[EXERCISE BRIEF]
Records follow. Select each line holding "Washington".

(Records from a dataset)
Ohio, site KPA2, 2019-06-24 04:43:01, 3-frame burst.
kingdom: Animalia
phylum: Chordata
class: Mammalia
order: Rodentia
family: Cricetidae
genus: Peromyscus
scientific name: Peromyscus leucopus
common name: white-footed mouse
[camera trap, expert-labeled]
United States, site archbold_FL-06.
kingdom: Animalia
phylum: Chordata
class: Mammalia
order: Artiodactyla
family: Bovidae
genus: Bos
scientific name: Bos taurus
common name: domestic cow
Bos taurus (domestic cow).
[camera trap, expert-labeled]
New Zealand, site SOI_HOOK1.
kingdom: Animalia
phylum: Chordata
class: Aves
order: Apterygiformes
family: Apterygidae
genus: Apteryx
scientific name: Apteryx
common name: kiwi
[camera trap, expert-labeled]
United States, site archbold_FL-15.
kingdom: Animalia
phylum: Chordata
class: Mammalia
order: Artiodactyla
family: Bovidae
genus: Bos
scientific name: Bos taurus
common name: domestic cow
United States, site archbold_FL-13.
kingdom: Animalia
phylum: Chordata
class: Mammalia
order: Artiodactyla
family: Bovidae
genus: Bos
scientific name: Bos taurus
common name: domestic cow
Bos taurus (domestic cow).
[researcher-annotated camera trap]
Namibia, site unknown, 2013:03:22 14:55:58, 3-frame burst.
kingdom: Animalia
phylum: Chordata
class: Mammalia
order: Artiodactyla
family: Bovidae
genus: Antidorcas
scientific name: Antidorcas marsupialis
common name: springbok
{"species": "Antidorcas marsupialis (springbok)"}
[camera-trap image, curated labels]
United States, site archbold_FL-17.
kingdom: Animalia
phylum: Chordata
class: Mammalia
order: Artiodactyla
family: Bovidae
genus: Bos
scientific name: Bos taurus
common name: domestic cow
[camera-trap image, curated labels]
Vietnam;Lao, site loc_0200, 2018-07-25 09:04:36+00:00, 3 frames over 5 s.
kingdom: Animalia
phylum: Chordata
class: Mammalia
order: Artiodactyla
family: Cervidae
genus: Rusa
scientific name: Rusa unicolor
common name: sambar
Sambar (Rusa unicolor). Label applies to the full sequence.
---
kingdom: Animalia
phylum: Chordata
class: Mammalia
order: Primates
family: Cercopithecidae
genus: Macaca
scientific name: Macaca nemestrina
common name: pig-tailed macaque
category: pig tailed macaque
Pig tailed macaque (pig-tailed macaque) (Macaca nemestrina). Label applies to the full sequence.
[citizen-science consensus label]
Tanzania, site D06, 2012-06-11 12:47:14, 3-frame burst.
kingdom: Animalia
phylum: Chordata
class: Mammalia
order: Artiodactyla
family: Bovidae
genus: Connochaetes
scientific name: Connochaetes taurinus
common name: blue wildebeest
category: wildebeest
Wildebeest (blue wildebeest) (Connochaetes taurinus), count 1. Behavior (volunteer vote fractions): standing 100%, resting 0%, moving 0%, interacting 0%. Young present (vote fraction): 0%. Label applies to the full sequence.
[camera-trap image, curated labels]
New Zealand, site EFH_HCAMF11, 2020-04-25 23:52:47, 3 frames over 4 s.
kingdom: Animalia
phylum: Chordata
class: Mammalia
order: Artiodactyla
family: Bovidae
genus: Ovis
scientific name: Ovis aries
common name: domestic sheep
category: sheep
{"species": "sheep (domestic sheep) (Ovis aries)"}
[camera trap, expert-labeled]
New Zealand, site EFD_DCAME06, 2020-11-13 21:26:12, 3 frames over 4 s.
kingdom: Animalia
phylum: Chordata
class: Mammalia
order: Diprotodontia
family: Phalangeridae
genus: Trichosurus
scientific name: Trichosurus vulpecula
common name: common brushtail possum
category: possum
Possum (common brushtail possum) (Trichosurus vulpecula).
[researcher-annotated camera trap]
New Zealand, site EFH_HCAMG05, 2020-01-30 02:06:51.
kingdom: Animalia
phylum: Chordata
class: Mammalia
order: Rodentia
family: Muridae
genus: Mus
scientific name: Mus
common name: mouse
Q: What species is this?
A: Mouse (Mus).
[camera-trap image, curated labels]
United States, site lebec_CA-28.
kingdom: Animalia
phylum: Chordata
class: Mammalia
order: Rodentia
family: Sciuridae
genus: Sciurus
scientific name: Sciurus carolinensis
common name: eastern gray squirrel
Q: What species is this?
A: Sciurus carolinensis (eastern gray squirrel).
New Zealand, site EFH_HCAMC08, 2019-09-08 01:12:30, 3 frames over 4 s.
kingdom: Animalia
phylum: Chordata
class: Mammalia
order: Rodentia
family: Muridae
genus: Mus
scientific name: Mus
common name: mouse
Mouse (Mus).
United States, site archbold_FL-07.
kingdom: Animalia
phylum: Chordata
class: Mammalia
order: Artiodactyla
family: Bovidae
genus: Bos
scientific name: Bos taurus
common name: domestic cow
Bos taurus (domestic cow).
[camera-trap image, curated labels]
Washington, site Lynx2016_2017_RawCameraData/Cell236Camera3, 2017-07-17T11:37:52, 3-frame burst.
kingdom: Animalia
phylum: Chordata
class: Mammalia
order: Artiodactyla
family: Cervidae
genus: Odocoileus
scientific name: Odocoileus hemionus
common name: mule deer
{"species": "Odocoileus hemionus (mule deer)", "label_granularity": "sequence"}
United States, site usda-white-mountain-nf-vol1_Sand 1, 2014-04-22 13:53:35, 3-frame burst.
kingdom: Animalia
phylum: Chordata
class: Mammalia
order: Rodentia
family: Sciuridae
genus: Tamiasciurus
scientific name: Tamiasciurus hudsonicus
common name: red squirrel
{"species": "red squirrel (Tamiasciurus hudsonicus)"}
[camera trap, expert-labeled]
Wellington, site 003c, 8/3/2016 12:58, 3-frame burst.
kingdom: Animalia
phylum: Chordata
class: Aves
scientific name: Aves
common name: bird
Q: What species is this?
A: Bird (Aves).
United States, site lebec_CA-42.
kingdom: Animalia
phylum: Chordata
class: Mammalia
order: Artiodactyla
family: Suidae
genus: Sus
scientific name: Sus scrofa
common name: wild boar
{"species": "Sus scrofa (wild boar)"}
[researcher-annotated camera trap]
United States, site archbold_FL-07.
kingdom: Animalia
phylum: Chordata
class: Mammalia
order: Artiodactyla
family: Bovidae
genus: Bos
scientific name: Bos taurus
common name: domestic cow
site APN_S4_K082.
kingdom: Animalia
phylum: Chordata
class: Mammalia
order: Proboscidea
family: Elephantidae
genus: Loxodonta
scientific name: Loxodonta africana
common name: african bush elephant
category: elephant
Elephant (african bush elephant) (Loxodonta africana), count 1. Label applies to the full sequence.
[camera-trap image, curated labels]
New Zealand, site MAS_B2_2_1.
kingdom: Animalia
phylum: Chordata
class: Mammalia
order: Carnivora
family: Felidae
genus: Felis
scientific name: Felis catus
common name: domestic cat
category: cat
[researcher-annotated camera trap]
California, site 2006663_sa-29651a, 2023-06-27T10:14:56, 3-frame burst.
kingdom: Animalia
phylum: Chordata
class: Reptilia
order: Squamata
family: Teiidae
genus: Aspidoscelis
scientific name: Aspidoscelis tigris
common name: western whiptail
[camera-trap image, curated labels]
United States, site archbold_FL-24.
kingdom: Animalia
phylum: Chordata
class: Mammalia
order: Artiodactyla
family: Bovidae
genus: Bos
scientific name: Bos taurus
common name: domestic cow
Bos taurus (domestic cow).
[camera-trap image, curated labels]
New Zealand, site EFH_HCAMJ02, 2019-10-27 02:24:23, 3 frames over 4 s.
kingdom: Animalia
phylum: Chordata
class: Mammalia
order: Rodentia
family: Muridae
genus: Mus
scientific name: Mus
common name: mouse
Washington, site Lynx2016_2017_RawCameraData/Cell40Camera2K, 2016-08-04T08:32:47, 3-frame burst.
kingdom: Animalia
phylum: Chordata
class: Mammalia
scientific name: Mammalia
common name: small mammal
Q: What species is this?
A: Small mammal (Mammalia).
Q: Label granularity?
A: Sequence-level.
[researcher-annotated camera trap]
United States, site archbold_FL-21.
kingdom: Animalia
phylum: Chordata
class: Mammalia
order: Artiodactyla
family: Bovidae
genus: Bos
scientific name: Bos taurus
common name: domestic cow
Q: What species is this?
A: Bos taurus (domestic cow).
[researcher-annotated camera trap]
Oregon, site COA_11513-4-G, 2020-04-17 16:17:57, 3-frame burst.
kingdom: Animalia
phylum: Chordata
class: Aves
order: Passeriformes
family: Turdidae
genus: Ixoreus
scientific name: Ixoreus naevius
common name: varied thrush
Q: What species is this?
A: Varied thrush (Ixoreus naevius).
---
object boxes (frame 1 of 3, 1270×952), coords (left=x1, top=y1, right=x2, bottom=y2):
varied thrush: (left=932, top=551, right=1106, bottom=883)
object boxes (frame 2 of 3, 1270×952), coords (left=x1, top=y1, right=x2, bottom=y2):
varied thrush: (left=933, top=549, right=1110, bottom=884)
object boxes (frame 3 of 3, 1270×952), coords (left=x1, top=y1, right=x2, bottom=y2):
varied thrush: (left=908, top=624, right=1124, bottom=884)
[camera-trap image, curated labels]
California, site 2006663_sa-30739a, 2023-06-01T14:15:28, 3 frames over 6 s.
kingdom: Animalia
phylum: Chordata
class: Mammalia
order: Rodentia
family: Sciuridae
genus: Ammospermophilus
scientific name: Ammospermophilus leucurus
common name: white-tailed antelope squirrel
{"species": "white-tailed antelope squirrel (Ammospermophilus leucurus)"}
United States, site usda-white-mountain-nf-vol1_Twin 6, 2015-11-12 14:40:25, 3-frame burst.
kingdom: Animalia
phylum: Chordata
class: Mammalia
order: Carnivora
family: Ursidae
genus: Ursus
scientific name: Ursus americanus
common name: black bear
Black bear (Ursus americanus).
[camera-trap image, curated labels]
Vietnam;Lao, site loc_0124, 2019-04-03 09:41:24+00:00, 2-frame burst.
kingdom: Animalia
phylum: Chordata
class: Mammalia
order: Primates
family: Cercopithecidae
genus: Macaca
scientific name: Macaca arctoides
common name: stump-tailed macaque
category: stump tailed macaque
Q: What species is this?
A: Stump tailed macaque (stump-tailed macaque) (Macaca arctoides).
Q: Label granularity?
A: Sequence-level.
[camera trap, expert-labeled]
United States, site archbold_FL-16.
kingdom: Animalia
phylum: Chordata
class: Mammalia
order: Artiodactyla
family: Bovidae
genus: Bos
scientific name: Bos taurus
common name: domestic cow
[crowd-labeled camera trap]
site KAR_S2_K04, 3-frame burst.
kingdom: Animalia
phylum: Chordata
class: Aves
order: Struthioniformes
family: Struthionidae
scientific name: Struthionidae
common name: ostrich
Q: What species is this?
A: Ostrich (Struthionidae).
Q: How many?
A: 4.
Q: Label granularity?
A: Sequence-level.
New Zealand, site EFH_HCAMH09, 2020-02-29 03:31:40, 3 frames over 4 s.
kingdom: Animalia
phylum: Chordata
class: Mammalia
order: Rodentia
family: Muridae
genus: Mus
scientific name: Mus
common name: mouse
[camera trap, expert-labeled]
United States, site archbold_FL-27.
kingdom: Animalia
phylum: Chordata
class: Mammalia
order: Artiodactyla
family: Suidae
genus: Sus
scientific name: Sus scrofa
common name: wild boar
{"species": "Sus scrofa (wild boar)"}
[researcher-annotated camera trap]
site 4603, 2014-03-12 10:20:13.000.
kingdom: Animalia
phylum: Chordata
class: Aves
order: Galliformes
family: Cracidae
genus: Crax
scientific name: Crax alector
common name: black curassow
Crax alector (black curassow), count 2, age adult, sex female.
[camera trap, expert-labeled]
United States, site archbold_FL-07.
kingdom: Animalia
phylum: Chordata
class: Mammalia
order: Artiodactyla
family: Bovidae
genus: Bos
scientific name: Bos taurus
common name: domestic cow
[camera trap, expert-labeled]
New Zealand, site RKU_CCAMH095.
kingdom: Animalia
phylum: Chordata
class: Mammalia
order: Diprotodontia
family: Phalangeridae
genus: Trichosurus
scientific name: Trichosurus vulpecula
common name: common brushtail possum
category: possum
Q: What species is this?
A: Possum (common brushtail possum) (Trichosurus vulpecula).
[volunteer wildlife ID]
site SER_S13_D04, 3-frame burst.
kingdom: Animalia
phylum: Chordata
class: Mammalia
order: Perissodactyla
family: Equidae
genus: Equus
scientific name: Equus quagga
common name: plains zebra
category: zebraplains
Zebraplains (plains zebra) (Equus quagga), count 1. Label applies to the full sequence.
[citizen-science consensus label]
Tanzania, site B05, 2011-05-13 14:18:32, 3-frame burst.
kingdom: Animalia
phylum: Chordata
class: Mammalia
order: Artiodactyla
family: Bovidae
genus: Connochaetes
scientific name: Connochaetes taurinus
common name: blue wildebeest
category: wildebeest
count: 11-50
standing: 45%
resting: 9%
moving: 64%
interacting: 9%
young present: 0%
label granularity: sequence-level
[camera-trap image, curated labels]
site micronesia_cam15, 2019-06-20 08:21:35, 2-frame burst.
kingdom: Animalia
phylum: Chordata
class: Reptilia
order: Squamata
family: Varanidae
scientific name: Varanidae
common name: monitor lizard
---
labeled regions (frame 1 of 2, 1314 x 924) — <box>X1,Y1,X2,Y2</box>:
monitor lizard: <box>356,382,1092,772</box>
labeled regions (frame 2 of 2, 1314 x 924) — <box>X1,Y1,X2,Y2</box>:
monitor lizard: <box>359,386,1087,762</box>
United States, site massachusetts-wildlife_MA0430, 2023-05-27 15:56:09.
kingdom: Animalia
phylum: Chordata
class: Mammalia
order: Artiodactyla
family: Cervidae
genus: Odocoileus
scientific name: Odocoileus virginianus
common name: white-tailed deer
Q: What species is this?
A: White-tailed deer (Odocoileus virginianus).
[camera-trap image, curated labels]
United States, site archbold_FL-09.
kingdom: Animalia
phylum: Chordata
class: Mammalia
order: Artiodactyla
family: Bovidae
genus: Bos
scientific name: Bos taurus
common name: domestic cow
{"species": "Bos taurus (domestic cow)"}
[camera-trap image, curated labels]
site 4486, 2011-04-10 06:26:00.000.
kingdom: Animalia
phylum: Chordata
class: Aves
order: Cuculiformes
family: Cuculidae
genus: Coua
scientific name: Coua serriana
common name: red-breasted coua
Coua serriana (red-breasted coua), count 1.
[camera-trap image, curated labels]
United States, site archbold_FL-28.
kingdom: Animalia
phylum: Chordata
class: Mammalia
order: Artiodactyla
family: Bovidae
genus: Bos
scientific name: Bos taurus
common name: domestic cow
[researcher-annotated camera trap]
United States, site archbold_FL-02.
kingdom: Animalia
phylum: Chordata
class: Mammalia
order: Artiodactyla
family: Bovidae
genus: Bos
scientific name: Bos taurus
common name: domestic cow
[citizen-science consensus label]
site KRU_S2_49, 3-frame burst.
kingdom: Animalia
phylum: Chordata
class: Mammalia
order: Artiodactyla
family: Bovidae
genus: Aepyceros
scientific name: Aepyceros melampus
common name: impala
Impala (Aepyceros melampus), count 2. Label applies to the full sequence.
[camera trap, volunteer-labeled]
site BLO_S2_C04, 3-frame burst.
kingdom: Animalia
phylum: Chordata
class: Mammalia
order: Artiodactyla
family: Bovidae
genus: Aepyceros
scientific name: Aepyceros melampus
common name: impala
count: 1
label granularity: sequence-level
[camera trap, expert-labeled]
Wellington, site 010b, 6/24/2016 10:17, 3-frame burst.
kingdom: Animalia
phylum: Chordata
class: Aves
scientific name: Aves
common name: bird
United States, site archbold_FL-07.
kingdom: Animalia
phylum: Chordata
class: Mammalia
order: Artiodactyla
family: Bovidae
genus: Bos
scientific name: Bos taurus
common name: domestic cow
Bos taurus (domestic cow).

[THE COMPLETED TASK]
Washington, site Lynx2016_2017_RawCameraData/Cell236Camera3, 2017-07-17T11:37:52, 3-frame burst.
Washington, site Lynx2016_2017_RawCameraData/Cell40Camera2K, 2016-08-04T08:32:47, 3-frame burst.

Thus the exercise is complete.